Extracted material:
------------

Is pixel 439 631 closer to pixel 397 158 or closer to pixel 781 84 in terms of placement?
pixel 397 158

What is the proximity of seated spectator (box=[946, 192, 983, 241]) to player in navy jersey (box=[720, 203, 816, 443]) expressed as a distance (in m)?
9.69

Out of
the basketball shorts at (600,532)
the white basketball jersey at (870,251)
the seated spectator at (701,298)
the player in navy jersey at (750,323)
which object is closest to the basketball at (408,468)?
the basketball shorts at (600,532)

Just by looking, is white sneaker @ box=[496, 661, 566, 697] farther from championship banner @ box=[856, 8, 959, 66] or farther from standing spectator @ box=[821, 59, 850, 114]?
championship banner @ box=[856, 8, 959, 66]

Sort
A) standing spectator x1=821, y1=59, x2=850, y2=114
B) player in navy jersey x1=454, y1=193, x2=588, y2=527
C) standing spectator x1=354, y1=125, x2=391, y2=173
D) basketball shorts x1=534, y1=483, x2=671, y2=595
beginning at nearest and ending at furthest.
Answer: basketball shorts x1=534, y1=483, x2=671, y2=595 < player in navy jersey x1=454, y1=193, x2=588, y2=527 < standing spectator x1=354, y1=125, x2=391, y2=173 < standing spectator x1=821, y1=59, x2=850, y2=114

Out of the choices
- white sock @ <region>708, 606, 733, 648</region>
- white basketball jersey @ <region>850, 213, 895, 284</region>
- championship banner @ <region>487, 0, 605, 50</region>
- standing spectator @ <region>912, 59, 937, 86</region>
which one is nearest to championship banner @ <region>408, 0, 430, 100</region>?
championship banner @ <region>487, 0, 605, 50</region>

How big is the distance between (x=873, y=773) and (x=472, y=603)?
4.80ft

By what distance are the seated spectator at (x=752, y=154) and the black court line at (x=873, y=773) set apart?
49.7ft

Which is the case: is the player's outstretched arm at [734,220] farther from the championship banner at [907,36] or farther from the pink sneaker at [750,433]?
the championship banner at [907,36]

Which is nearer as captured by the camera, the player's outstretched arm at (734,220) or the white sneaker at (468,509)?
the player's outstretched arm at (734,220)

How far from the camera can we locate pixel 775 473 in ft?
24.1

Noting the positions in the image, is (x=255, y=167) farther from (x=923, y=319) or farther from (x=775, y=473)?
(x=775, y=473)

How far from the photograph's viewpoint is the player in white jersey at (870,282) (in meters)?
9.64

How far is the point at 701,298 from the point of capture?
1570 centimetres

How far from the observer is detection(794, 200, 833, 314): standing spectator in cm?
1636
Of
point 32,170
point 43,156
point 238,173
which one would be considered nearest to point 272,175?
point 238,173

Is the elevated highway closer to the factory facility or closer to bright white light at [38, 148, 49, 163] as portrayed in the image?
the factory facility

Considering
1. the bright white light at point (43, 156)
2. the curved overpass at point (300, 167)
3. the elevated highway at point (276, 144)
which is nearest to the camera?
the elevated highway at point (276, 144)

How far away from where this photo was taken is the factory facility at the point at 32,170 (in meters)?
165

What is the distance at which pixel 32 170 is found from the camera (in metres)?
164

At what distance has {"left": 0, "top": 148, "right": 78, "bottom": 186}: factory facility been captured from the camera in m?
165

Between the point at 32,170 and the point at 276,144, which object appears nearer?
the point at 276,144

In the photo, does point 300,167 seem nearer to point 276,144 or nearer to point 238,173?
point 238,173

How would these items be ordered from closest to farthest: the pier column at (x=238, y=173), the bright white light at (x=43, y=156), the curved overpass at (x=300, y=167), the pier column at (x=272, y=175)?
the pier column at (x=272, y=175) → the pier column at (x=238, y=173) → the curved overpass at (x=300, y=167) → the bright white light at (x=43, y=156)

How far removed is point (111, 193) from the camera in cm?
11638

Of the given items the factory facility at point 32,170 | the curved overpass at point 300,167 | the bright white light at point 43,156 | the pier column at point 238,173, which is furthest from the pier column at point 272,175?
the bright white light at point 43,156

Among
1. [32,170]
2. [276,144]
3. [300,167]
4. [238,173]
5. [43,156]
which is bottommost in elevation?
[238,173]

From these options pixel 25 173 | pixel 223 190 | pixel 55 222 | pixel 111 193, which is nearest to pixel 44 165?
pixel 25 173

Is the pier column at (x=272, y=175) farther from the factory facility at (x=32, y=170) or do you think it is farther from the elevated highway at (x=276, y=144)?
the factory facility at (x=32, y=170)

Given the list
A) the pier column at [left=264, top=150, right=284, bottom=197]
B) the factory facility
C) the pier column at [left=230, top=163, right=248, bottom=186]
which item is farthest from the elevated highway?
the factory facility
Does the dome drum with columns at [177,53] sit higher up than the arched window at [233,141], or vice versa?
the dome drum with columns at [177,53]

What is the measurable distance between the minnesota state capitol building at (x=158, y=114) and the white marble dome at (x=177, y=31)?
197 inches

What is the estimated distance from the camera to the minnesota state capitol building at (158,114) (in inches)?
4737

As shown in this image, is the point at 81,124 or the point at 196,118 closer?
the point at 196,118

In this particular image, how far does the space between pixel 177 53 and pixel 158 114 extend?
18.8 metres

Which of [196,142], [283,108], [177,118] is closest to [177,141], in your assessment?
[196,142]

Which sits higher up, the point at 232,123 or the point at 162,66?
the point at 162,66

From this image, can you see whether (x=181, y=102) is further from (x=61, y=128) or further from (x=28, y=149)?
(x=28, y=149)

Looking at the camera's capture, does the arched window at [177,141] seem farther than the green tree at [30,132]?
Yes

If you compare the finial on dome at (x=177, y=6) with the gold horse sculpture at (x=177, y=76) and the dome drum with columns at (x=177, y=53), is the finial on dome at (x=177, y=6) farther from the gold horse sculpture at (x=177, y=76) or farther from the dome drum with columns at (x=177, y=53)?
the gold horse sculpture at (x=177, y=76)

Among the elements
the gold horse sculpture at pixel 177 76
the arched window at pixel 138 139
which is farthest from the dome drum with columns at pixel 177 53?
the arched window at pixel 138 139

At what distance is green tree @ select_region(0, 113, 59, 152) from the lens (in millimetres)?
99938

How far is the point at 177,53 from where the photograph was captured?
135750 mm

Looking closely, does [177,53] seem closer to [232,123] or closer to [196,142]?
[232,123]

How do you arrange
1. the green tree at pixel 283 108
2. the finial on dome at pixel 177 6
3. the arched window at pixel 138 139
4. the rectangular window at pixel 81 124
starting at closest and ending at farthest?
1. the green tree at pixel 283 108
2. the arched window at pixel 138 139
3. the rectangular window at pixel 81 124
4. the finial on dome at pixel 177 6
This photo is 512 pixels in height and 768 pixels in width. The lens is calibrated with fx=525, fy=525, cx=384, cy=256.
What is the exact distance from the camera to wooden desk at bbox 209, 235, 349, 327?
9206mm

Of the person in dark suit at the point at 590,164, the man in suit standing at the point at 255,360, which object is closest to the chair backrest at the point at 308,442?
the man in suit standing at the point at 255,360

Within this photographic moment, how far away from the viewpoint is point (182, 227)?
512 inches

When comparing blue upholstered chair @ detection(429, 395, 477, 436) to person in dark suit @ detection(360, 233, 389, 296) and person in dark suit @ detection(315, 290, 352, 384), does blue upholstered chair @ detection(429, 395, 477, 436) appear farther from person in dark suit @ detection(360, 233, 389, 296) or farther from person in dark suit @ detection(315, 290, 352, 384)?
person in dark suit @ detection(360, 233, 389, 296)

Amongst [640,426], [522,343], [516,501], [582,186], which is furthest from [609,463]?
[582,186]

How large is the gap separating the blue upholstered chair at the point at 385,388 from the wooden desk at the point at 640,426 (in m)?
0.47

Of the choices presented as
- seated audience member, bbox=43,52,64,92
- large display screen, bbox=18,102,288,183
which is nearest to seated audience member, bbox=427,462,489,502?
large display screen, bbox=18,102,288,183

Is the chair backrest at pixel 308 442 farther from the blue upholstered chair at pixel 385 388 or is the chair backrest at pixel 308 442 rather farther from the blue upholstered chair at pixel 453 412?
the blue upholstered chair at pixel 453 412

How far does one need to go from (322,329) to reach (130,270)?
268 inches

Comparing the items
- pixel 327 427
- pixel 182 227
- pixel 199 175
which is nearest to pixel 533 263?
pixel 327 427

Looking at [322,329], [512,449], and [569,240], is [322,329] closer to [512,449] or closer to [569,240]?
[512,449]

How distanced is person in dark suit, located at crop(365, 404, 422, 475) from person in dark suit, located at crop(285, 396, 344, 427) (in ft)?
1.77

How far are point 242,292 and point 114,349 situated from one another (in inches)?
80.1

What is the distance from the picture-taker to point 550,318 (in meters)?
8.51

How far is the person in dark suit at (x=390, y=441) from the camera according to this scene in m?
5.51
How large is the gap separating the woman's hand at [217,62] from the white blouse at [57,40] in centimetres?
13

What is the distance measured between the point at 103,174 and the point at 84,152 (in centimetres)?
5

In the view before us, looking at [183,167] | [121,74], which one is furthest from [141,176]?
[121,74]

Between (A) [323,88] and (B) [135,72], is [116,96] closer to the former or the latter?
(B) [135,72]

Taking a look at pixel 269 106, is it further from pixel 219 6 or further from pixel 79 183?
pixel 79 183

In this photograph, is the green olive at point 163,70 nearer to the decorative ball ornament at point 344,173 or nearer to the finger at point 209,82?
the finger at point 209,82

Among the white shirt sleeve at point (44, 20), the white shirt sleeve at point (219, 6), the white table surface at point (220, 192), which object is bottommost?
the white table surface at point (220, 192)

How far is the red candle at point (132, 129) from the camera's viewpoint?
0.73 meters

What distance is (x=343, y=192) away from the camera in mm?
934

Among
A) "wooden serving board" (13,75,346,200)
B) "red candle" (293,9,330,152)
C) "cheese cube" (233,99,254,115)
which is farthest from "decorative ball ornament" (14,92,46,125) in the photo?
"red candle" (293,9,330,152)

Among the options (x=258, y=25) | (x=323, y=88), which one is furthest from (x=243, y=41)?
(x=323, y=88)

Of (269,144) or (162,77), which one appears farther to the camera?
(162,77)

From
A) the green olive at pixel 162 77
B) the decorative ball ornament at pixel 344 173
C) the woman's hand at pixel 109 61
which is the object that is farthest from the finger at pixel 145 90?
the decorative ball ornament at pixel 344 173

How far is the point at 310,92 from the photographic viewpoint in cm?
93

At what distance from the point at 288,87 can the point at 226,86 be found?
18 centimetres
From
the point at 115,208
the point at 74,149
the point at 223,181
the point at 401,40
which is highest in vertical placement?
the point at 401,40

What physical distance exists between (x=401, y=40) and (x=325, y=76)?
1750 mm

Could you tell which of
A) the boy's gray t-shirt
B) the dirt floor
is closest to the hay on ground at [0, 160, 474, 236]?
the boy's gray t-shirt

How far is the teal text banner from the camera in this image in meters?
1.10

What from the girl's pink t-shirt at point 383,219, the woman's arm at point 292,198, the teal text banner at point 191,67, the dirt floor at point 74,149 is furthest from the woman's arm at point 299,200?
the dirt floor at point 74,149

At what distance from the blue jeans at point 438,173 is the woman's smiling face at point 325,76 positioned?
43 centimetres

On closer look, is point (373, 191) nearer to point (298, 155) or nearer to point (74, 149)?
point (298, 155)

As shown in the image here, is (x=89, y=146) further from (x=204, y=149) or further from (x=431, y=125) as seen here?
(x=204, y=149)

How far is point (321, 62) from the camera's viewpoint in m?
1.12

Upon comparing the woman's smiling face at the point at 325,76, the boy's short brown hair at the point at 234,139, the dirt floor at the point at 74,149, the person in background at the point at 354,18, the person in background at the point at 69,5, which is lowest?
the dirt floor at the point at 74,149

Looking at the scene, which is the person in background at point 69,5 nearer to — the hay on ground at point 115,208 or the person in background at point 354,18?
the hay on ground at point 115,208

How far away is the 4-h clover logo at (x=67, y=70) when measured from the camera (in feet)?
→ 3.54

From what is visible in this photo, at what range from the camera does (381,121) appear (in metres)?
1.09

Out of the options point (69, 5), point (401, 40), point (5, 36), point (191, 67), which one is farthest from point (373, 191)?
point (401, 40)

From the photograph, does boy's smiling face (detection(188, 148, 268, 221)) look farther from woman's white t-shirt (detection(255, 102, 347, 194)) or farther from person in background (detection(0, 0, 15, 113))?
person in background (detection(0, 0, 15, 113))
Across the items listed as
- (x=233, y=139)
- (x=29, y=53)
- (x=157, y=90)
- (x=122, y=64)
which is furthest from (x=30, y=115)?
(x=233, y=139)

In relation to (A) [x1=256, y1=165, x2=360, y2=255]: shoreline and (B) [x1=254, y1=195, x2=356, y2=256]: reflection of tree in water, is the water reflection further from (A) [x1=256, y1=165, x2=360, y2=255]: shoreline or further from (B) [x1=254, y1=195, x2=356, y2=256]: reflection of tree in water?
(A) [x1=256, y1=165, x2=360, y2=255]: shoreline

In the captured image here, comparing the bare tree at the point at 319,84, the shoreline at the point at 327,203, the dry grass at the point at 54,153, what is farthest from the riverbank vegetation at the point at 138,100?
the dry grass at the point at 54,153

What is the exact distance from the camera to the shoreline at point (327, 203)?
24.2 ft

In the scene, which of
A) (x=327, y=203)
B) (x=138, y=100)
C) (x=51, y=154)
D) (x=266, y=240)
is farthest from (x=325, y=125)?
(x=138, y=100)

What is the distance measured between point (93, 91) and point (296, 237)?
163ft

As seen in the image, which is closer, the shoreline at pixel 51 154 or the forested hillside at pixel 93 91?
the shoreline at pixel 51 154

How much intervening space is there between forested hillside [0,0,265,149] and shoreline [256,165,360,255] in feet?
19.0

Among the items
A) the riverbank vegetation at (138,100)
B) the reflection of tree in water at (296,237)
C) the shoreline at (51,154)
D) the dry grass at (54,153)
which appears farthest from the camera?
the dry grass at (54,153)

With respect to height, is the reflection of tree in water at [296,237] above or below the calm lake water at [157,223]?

------------

Exercise brief:
Look above for the line containing "What is the exact distance from the camera to the"; copy from it through the last line, exactly, and nothing more.

Task solution:
What is the exact distance from the camera to the shoreline at point (327, 203)?
24.2 ft

In the scene, which of
A) (x=327, y=203)
B) (x=138, y=100)
C) (x=51, y=154)
D) (x=266, y=240)
is farthest from (x=325, y=125)?
(x=138, y=100)

What is the distance measured between point (93, 91) and point (296, 237)?
163ft

As seen in the image, which is closer, the shoreline at pixel 51 154 or the forested hillside at pixel 93 91?
the shoreline at pixel 51 154

How much intervening space is there between forested hillside [0,0,265,149] and shoreline [256,165,360,255] in feet?
19.0

Among the items
A) the riverbank vegetation at (138,100)
B) the reflection of tree in water at (296,237)
C) the shoreline at (51,154)
D) the dry grass at (54,153)
which appears farthest from the camera?
the dry grass at (54,153)

With respect to height, is the reflection of tree in water at [296,237] above or below the calm lake water at [157,223]?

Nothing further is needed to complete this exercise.